What's going on?
The world’s biggest hedge fund group, Bridgewater, said on Monday that its flagship fund delivered investors a 15% return in 2018 – a year where the US stock market returned a 4% loss (tweet this). Lay me down!
What does this mean?
Hedge funds aim to beat the market by both buying and “shorting” a variety of investments – including stocks, bonds, currencies, and commodities (anything from copper to soybeans). In late 2018, Bridgewater predicted that the US economy was cooling down and adjusted its investments accordingly – and it looks like that paid off.
Why should I care?
The bigger picture: No love lost for hedge funds in 2018.
Mega Swedish pension manager AP3 pulled some of its cash from hedge funds back in June, complaining of paltry returns. According to AP3, such funds only delivered an average annual return of 2% over the last 15 years – a mere 1% more than AP3 would have gotten from investing in much less risky US government bonds instead. Despite Bridgewater’s big win, it looks like AP3 made the right call: early data shows the average hedge fund lost 7% in 2018.
For markets: Glossy hedge growth may be down the road.

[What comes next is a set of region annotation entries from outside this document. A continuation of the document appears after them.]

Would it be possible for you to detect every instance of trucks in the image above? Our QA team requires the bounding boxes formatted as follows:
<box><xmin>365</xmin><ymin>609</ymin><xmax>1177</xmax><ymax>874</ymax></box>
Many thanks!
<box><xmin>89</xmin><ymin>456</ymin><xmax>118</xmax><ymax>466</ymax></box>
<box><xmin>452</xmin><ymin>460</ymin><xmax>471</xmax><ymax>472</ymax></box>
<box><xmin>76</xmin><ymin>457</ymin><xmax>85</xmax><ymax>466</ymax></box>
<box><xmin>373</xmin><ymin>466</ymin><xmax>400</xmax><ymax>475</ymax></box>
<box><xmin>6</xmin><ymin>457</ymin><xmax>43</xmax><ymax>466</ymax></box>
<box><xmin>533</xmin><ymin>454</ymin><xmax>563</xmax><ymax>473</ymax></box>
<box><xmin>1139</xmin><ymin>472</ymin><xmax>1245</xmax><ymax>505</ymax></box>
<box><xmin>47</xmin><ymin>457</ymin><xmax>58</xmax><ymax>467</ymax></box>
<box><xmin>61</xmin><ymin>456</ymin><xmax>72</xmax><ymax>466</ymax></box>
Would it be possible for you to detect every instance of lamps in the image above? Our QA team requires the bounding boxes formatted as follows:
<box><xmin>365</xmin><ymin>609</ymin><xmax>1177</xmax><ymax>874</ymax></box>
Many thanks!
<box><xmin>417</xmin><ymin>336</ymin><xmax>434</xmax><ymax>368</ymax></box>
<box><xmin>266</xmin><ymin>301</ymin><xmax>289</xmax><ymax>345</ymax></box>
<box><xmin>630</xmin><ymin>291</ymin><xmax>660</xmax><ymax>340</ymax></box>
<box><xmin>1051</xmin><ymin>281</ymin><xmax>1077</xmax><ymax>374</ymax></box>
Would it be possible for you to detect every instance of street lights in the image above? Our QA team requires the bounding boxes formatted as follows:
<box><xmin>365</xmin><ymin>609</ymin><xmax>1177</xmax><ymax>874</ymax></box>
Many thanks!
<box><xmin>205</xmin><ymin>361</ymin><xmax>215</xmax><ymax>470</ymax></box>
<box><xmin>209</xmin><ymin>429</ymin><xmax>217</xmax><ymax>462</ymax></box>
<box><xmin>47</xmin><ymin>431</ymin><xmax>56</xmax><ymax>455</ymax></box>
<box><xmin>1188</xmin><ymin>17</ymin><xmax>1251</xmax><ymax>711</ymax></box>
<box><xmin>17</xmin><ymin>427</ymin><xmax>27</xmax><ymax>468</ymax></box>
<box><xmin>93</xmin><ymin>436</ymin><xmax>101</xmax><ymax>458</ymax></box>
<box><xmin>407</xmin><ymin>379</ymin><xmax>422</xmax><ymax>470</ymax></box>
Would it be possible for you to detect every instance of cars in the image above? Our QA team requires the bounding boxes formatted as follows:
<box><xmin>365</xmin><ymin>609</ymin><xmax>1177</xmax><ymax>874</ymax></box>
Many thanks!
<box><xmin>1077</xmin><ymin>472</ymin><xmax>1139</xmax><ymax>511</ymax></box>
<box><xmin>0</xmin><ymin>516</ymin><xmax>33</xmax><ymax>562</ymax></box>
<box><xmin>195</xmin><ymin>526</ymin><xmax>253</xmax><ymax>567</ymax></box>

A hedge fund typically invests by taking a view on individual assets. It might, for instance, buy shares of Amazon – but not of the similar companies investors typically lump together with Amazon (its “index”). This selective strategy can let hedge funds win when the wider market tanks – if they pick the right assets, that is. By the same token, it’s tougher for hedge funds to make extraordinary gains when markets overall are rising and any old monkey can back a winner. Now, with the market’s halcyon days of mid-2018 but a distant memory, hedge funds might find it easier to generate value for their investors – and justify their high fees.